Topic 1: Introduction
This is an introduction to the course with an overview of the topics. We give a brief introduction to machine learning and its different variants.
• Why use machine learning?
• Machine learning basics and terminology
• The biggest challenge in machine learning
• Machine learning frameworks: supervised, semi-supervised, unsupervised and reinforcement learning
Topic 2: Regression
We will make a gentle start with regression. In the regression setting, a machine learning model will need to predict a number.
• The regression setting and its assumptions
• The mean squared error (MSE) and mean absolute error (MAE)
• Outliers in regression
• Linear regression and K-nearest neighbour regression
Topic 3: Classification
In classification, a machine learning model will need to predict a category or class.
• Terminology and basics of classification
• Building classifiers using histograms, nearest mean (nearest medoid) classifier, K-nearest neighbour (KNN) classifier
• The Bayes classifier and the Bayes error
• How to use the KNN classifier in practice
Topic 4: Training Models
Gradient descent is an iterative procedure to train models, such as logistic regression and neural networks.
• The basics of gradient descent
• The three variants of gradient descent: batch, mini-batch and stochastic gradient descent (SGD)
• How to tune gradient descent
• The basics of logistic regression
Topic 5: Overfitting
Overfitting is the problem where a machine learning algorithm performs well on the training set but does not perform well on new and unseen data.
• How to use linear models for nonlinear tasks?
• The bias-variance trade-off and the curse of dimensionality
• How to use learning curves to estimate the amount of data needed
Topic 6: Cross Validation & Regularization
To get a good estimate of the performance of machine learning models, cross validation is an essential technique. This is also important to tune hyperparameters of models. Finally, we discuss regularization, a technique that aims to avoid overfitting.

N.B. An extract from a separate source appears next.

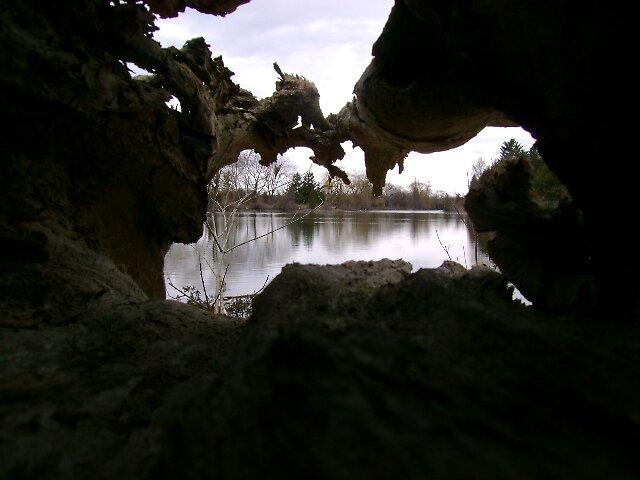 Lake through log by Robert Lake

• Cross validation, model selection and hyperparameter tuning
• Ridge regression
• LASSO regularization and how it’s used for variable selection
Topic 7: Classifier Evaluation
Classifier evaluation delves deeper into the various evaluation metrics for classifiers.
• What a “good” accuracy means (e.g., naïve baselines/dummy classifiers)
• The confusion matrix (false positive, false negative, costs)
• ROC-curves
Topic 8: Support Vector Machines
The support vector machine is a well-known more advanced classification model.
• Basics of the SVM, the margin and the hard-margin SVM
• The soft-margin SVM
• Kernels
Topic 9: Decision Trees
Decision trees are simple and interpretable models that are very user-friendly.
• Basics of decision trees and their terminology
• How to train decision trees with CART
• Overfitting and other pros and cons of decision trees
Topic 10: Final Project
The final project will involve building a machine learning pipeline, including hyperparameter tuning and a careful and fair evaluation, to solve a small practical application, that is the recognition of handwritten digits (MNIST).